Top of Records provided
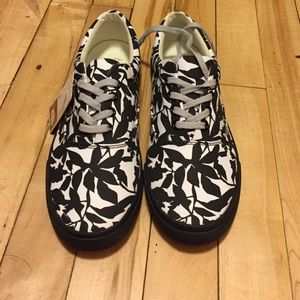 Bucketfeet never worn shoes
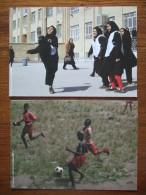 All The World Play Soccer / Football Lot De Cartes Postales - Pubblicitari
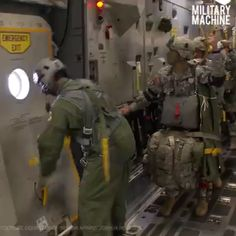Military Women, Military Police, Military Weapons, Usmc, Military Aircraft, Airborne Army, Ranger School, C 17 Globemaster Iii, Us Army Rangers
Bottom of Records provided
Top of Records provided
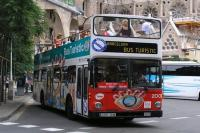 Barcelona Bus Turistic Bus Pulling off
Bottom of Records provided
* **Problem to work on**
Nothing but the lines above, starting at the line that contains "Bucketfeet never worn shoes" and ending at the line that contains "Military Women, Military", should be given again, exactly and without the pictures.

* **Solution below**
 Bucketfeet never worn shoes
 All The World Play Soccer / Football Lot De Cartes Postales - Pubblicitari
Military Women, Military Police, Military Weapons, Usmc, Military Aircraft, Airborne Army, Ranger School, C 17 Globemaster Iii, Us Army Rangers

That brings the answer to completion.